Amnesia as a Feature

Ralph is a five-line bash loop that forgets everything every iteration — and the amnesia is the whole point. It's also wrapped in more hype than almost anything in AI. Here's what's real, what isn't, and why Anthropic's official plugin gets it backwards.

Amnesia as a Feature — AI

Here is the most hyped technique in AI coding, in its entirety:

while :; do cat PROMPT.md | claude -p --dangerously-skip-permissions ; done

That's it. That's Ralph. A while loop that pipes the same prompt file into a fresh agent, forever, until the work is done. Geoffrey Huntley named it in July 2025 after Ralph Wiggum from The Simpsons — for the combination of ignorance, persistence, and optimism. He calls it “brute force meets persistence.” People have since claimed it builds compilers overnight and turns $50,000 of work into $297.

Most of those claims fall apart when you check them. But the technique underneath is real, and its core trick is genuinely counterintuitive: Ralph throws away its entire memory on every single iteration, and that amnesia is the feature. The hype says autonomy. The mechanism says amnesia.

What Ralph actually is

The rule that makes it work is the one people skip: one task per loop. Only one. Each iteration spins up a brand-new agent with an empty context window. It remembers nothing about the last pass — not the plan, not the bug it just fixed, not what it tried an hour ago.

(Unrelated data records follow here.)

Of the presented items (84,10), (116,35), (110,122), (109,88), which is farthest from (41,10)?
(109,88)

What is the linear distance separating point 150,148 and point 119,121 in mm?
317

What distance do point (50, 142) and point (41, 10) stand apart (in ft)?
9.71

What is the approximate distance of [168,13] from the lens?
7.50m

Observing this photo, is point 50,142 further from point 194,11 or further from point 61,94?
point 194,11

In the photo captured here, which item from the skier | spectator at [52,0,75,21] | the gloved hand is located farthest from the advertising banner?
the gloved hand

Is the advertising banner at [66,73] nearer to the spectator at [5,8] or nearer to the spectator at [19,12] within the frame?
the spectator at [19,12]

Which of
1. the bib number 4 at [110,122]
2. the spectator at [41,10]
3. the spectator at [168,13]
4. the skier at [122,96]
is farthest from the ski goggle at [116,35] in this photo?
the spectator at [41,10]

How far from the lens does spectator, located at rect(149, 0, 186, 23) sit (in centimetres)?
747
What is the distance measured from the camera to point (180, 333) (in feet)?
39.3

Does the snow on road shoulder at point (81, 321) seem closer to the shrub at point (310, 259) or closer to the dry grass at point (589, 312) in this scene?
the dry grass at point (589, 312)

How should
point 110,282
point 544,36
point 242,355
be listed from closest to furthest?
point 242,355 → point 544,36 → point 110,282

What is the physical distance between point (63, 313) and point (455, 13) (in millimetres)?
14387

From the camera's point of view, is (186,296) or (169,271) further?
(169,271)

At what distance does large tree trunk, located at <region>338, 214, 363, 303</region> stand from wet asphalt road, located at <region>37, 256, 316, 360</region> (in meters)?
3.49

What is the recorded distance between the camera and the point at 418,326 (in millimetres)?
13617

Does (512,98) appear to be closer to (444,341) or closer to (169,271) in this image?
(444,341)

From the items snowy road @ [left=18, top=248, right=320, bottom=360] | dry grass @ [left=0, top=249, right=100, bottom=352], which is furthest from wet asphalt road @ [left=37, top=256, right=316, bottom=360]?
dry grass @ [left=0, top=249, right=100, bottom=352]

So how does it make progress if it forgets everything? Because the memory doesn't live in the context window. It lives on disk. Each fresh agent reconstructs the world by reading files:

  • PROMPT.md — the loop body, the same instruction every pass (“read the plan, do the next thing, run the tests, commit”).
  • specs/ — the specifications, the source of truth for what “done” means.
  • fix_plan.md — a priority-sorted list of unfinished work; the agent pops exactly one item.
  • AGENT.md / CLAUDE.md — how to build, run, and test, plus learnings the loop appends as it goes.
  • git history — the durable record of everything already done.

The agent forgets; the repo doesn't. That's the whole architecture. Huntley's framing is eventual consistency — you have to believe that most problems dissolve after enough loops, because each loop starts clean and picks up exactly where the files left off.

Why amnesia beats memory

A long-running agent that keeps everything in one session rots. The context window fills with old tool output and dead ends; the model gets lost in the middle, starts defending stale assumptions, and quietly gets dumber the longer it runs. Huntley puts a number on it: in his experience the usable window is about 170k tokens, with quality “clipping at the 147k–152k mark.”

Ralph never lets the window fill, because it resets to zero every pass. The rot has nowhere to accumulate. That's the same disease the in-session /loop command suffers from — and Ralph's fix is to do the opposite of /loop: don't accumulate context, incinerate it every iteration and rebuild from the filesystem. Forgetting is how it stays sharp.

The plugin that forgot how to forget

Here's where it gets funny. Anthropic shipped Ralph as an official plugin — two of them, actually: ralph-loop (authored by “Anthropic”) in the curated marketplace, and a twin called ralph-wiggum in the demo repo. Install the first one with /plugin install ralph-loop@claude-plugins-official.

But look at how it runs. The plugin uses a Stop hook: you invoke it once, Claude works and tries to exit, the hook blocks the exit and feeds the same prompt back — inside the current session. Their own README says it plainly: “The loop happens inside your current session — you don't need external bash loops.”

Which means the official Ralph plugin accumulates context instead of resetting it. It does the one thing real Ralph exists to avoid. The HumanLayer field report says it out loud: the plugin “misses the key point of ralph, which is not 'run forever' but 'carve off small bits of work into independent context windows.'” Anthropic shipped a Ralph that forgot how to forget. If you want the real economics — fresh context per pass — you still want the bash loop, or an orchestrator that spawns a new process (and a new git worktree) each iteration.

The results, honestly

Ralph has a hype problem, so let's separate what's verified from what's vapor:

The popular claimThe honest version
"Ralph built a whole compiler overnight"Self-reported: CURSED is a real repo — but Huntley ran it in a loop for three months, the standard library is admittedly incomplete, and it's ~59% Zig/C under the hood. No commit-level proof of what the agent wrote.
"Six repos shipped overnight"Verified: a YC-hackathon team (not Huntley) logged ~1,100 commits porting 6 libraries in ~29h for ~$800. Their own caveat: the output was ~90% done and "needed human finishing"; some demos still don't work.
"$50,000 of contract work, delivered for $297"Hype: the most-quoted Ralph stat, and completely unfalsifiable — no project, client, code, or reviewer named. Treat it as marketing.
"Anthropic built a C compiler this way"Verified: and it cost about $20,000 — 16 Claude agents in parallel containers, ~2,000 sessions, producing a 100k-line Rust compiler that builds Linux. The honest price of Ralph at scale.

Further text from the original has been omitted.